Repository files navigation

Ceres Logo

Ceres

Harvest-first toolkit for open data portals

crates.io CI License Discord HuggingFace Dataset

Quick StartWhat Ceres DoesUsageREST API


Ceres is a Rust toolkit for harvesting metadata from open data portals and keeping that catalog synchronized over time.

Harvesting is the center of the project. Embeddings, semantic search, exports, and the REST API build on top of the harvested catalog when you want them.

Named after the Roman goddess of harvest and agriculture.

What Ceres Does

  • Harvests dataset metadata from portal APIs into PostgreSQL with incremental sync, delta detection, and stale dataset tracking
  • Works in metadata-only mode, so you can build and maintain a local catalog without any embedding provider configured
  • Adds embeddings later through a separate pipeline, with local Ollama as the recommended zero-cost path and OpenAI or Gemini still available
  • Exposes optional search, export, and API layers once your catalog is populated

Why This Shape

Most open data tooling focuses on search first.
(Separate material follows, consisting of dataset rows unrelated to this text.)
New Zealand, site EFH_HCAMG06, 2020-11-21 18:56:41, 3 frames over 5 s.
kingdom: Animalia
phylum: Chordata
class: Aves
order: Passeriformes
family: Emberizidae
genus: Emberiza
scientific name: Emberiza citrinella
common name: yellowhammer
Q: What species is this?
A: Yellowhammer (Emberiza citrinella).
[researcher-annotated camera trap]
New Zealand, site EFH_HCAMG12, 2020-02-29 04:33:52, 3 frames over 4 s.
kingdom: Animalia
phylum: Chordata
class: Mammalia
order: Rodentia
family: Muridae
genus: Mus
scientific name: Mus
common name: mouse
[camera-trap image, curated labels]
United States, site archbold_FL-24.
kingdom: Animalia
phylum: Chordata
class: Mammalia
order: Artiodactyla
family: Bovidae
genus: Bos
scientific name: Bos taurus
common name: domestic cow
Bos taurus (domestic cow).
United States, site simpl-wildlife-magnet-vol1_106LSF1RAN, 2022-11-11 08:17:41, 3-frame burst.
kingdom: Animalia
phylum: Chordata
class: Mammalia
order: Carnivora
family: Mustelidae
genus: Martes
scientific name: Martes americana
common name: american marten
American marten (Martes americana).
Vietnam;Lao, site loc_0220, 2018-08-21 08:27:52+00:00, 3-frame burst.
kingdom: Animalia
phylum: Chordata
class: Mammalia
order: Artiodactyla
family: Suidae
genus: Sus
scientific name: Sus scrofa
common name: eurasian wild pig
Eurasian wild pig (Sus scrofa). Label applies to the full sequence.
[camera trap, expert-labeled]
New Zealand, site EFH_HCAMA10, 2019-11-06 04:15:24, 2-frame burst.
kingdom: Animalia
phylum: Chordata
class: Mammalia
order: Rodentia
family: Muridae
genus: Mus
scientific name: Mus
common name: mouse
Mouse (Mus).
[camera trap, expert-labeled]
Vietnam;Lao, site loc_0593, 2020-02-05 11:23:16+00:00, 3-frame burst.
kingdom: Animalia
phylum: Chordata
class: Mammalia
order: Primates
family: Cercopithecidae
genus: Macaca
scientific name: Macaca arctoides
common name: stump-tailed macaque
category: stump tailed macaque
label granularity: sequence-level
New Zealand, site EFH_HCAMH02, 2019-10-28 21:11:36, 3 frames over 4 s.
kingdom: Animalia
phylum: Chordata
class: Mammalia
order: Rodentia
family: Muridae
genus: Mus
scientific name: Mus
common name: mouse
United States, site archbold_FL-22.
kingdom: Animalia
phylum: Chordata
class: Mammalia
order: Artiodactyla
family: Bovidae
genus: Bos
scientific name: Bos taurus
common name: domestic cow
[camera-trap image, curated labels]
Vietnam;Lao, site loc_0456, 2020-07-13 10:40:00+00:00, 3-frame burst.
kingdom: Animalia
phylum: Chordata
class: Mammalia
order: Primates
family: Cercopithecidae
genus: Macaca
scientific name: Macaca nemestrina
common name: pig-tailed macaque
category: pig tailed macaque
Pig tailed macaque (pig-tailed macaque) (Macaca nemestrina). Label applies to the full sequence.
In practice, the hard part is getting a reliable, repeatable harvesting pipeline:

  • Portals expose different APIs and quality levels
  • Large catalogs need incremental syncs and bounded memory usage
  • Removed datasets need to be detected without deleting history
  • Embedding should not be coupled to harvesting, because it is optional, slower, and operationally distinct

Ceres addresses that by splitting the system into two stages:

  1. Harvest and normalize metadata
  2. Optionally embed and search that catalog

Current Scope

  • Harvesting: CKAN, DCAT-AP udata REST, and SPARQL-backed DCAT endpoints (e.g. data.europa.eu)
  • Embeddings: Ollama locally, or Gemini/OpenAI if you prefer hosted providers
  • Search: semantic search over datasets that already have embeddings, backed by a tuned HNSW index for catalogs at scale
  • Export: JSONL, JSON, CSV, and curated Parquet
  • Operations: CLI, REST API, database-backed harvest jobs, graceful shutdown, protected admin endpoints

Key Capabilities

  • Harvest-first workflow with optional embedding and search
  • Streaming harvest pipeline for large portals
  • Incremental sync plus content-hash delta detection
  • Metadata-only mode with no embedding dependency
  • Standalone embed command for backfills and provider switches
  • Local Ollama embedding support with native batching
  • Recoverable job queue for API-triggered harvests
  • Soft stale detection for datasets removed upstream
  • Batch harvesting through portals.toml
  • Export pipeline for downstream analytics and HuggingFace publishing

Supported Portal Types

Today, the shipped portal clients cover:

  • ckan
  • dcat for udata-flavored DCAT-AP portals such as data.public.lu and data.gouv.fr
  • dcat with --profile sparql for SPARQL-backed DCAT catalogs such as data.europa.eu

The codebase already models additional portal types such as socrata, but they are not yet implemented in the current client factory.

Quick Start

Prerequisites

  • Rust 1.88+
  • Docker and Docker Compose
  • PostgreSQL 16+ with pgvector when running outside Docker
  • Optional for embeddings: Ollama locally, or Gemini/OpenAI credentials

1. Clone and start the database

git clone https://github.com/AndreaBozzo/Ceres.git
cd Ceres
docker compose up db -d
cp .env.example .env
make migrate

2. Harvest metadata first

# Single CKAN portal
cargo run --bin ceres -- harvest https://dati.comune.milano.it --metadata-only

# Single DCAT portal
cargo run --bin ceres -- harvest https://data.public.lu --type dcat --metadata-only

# All enabled portals from config
cargo run --bin ceres -- harvest --config examples/portals.toml --metadata-only

3. Add embeddings only if you want semantic search

With Ollama locally:

ollama serve
ollama pull nomic-embed-text

export EMBEDDING_PROVIDER=ollama
cargo run --bin ceres -- embed

4. Search or export

cargo run --bin ceres -- search "public transport" --limit 5
cargo run --bin ceres -- export --format jsonl > datasets.jsonl
cargo run --bin ceres -- stats

Configuration

Embeddings are optional

If you only want harvesting, run with --metadata-only and skip embedding configuration entirely.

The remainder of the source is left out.